Clinton has instead relied upon gender inequality as an argument that she was never an establishment figure, and could never be. In the Democratic debates, she decided to plough the line that she could not “imagine anyone more of an outsider than the first woman president.”
Paglia has had little time for the dynamics of Hillary-styled feminism, which she regards as a Gloria Steinem notion of “blame-men-first feminism, which defines women as perpetual victims requiring government protections.” The candidate has come across at times as “impatient” even “patronizing” in her “tone about men”, something which limits appeal.
Unsurprisingly, Steinem has pinned her own colours to the mast, and they are not favourable to Sanders. In a Friday interview with Bill Maher, taking a dump on young women’s motivations to even be politically active, let alone vote for Sanders, seemed to be in vogue. “When you’re young, you’re thinking: ‘Where are the boys? The boys are with Bernie.” Yes, it’s all about mating, the pheromone count and the erotic moment.
Such comments did return to haunt her. “In a case of talk-show Interruptus, I misspoke on the Bill Maher show recently, and apologize for what’s been misinterpreted as implying young women aren’t serious in their politics.”
Even husband and former President Bill Clinton has decided, in a gesture of awkward ridiculousness, to use a misogynist card to favour his wife’s chances. This is where politics moves into farcical gear, a discordant register. He did his utmost best in Iowa to link Sanders to the “Bernie Bro” grouping which has trolled female Clinton supporters with claims of “voting with their vaginas”. Somewhat ironically his wife’s campaign has done little to dissuade the theoretical basis of that assumption.
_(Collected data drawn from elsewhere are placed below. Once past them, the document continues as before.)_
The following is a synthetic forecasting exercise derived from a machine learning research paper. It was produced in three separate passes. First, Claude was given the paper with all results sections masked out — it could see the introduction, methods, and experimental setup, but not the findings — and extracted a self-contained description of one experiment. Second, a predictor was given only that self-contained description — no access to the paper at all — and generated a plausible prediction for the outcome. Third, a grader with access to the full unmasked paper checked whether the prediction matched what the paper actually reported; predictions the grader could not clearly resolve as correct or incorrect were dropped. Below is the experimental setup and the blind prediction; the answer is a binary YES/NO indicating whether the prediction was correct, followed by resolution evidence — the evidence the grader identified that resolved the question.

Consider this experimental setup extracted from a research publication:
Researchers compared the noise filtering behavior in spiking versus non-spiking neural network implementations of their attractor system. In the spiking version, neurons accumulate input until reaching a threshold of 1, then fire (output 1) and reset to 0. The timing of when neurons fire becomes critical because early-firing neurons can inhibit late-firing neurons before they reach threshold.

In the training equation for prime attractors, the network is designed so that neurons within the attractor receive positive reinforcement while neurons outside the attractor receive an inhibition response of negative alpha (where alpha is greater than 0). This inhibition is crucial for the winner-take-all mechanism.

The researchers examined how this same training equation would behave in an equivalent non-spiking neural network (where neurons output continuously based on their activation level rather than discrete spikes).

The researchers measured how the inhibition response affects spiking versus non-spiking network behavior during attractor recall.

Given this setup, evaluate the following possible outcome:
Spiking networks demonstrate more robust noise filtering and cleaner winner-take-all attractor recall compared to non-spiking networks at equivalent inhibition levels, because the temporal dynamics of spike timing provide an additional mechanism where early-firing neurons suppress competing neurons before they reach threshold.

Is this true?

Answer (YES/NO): YES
Clinton’s tactical thinking has proven distinctly totalitarian in flavour. It presupposes a lack of thought on the part of voters, and determines that anyone who is a woman (the wonders of gender politics come full circle) cannot, by the Albright-Steinem code vote for anyone other than Clinton. This is a neat, and gruesome defanging of ideas, supplanting it with the most sinister one of all: that gender is excusing in its form, providing a shield against valid criticisms of credentials.
This is logic that carries across. Will there be, asks Frank Bruni, a “special place in hell” for him if, as a gay man, he did not support a hypothetical openly gay presidential candidate? This is diktat masquerading as reason.